**Selected excerpt:**
*** Begin section ***
I walk past the open plaza in the Park and see a huge crowd gathered in a circle. Standing on my tiptoes I see the crowd’s encircling two massive flower arrangements laying flat on the ground in the shape of the Twin Towers. It is a floral masterpiece, woven out of literally thousands of white flowers, all donated by the local flower shop owned by three brothers. Good men, those florists.
Hundreds of candles flicker in glasses placed around the fifty-foot wide circle, illuminating the faces of the missing, on photos which are laid everywhere between the flowers. Visitors place loose roses, carnations, and prayer cards down on this makeshift shrine to Hope, a shimmering beacon on this gritty sidewalk of lower New York. With arms encircled, people enclose the shrine with heads mostly bent, eyes mostly crying, some lips uttering prayers. Oh my broken city, oh these broken hearts.
Help us.
I need to keep moving, outpace the grief or it will come and catch me under its weighted net, and pull me down for good. I walk the mile to the Volunteer Center to see if other out-of-towners need a place to stay, a meal, a shower? On the way, I pass two different firehouses, both transformed into shrines by the neighborhood people. Amidst the many-framed photos of the dead hanging against the bright red doors, a huge crush of flower arrangements leans against the front of the building, their bright colors insistent on consolation.
Some children have come by with pans of home-baked brownies, a grandmother-type holds a covered casserole, a older man stops to look and takes his hat off his head; he wipes a tear from his wrinkled cheek as he beholds the faces of all those invincible young men, even in death. A lone fireman comes out to receive the outpouring of generosity from his neighbors. His eyes are swollen, his gaze faraway as he forces a smile for the children. Inside this man, I see that sorrow has swallowed him up.
Dear God, when will you make yourself known to this man?
The Convention Center, just around the corner was overflowing with thousands of volunteers, eager to work, milling about, everyone looking for some way to be of help. But the dreadful feeling of uselessness is palpable when I thread my way through the crowd. Isn’t there something to be done, somewhere to go? No, not until the missing are found. Till then, everyone must find their own way to be of help, and cope.
Only the Ground Zero workers seem to be being given work down at the site. Working till they drop, they return here to be dispatched again, and they’re easy to recognize: men of every age and ethnicity, different in most ways save for the dirt that covers every inch of them, the visible fatigue they’re fighting to push away, and the look in their eyes: determination to prove death visited the wrong place two days ago. Every young man wants to go with them, to join them in their heroic work down at the site. But not everyone gets to go; a foreman makes the decisions.
♦◊♦
A bunch of young guys cruise by slowly in a Jeep, wild-eyed and full of aggression.
“Nuke ’em all and let God sort it out” their T-shirts brazenly announce.
Whoops and hollers escape from their angry chests as their Jeep slows and one of the guys swoops down to slap a young woman volunteer on the back of her head. She is wearing a full Muslim head-covering and the traditional long, black dress.
*** End section ***
**Data below:**
*** Begin section ***
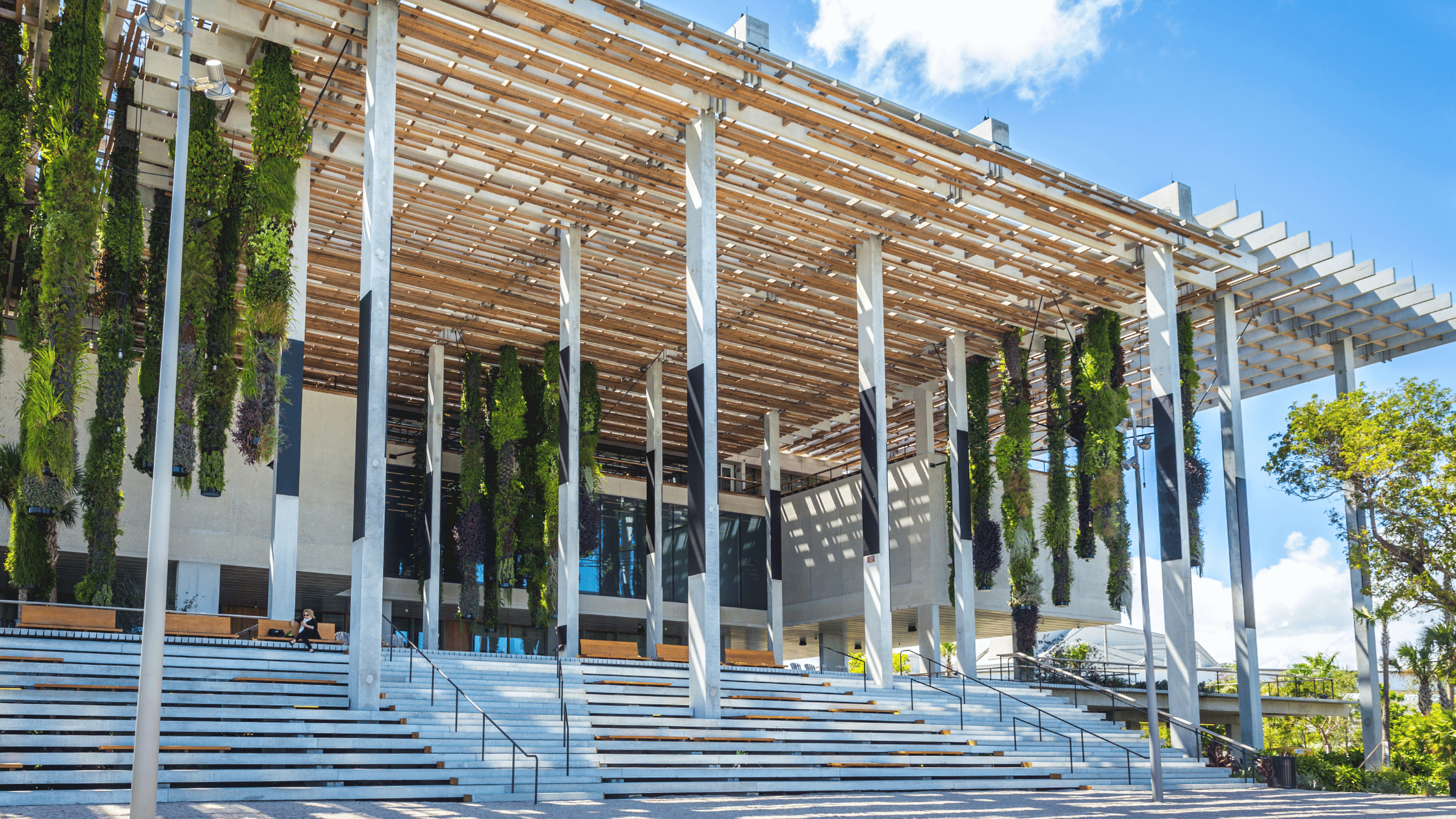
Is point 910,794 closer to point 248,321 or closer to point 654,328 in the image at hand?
point 248,321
*** End section ***
**Tasks to carry out:**
(a) Reproduce the stretch from "I walk past" through "these broken hearts." in the text about lower New York after the attacks.
(b) In the text about lower New York after the attacks, who donated the white flowers used in the Twin Towers arrangements?

**Answer set:**
(a)
I walk past the open plaza in the Park and see a huge crowd gathered in a circle. Standing on my tiptoes I see the crowd’s encircling two massive flower arrangements laying flat on the ground in the shape of the Twin Towers. It is a floral masterpiece, woven out of literally thousands of white flowers, all donated by the local flower shop owned by three brothers. Good men, those florists.
Hundreds of candles flicker in glasses placed around the fifty-foot wide circle, illuminating the faces of the missing, on photos which are laid everywhere between the flowers. Visitors place loose roses, carnations, and prayer cards down on this makeshift shrine to Hope, a shimmering beacon on this gritty sidewalk of lower New York. With arms encircled, people enclose the shrine with heads mostly bent, eyes mostly crying, some lips uttering prayers. Oh my broken city, oh these broken hearts.

(b) The local flower shop owned by three brothers.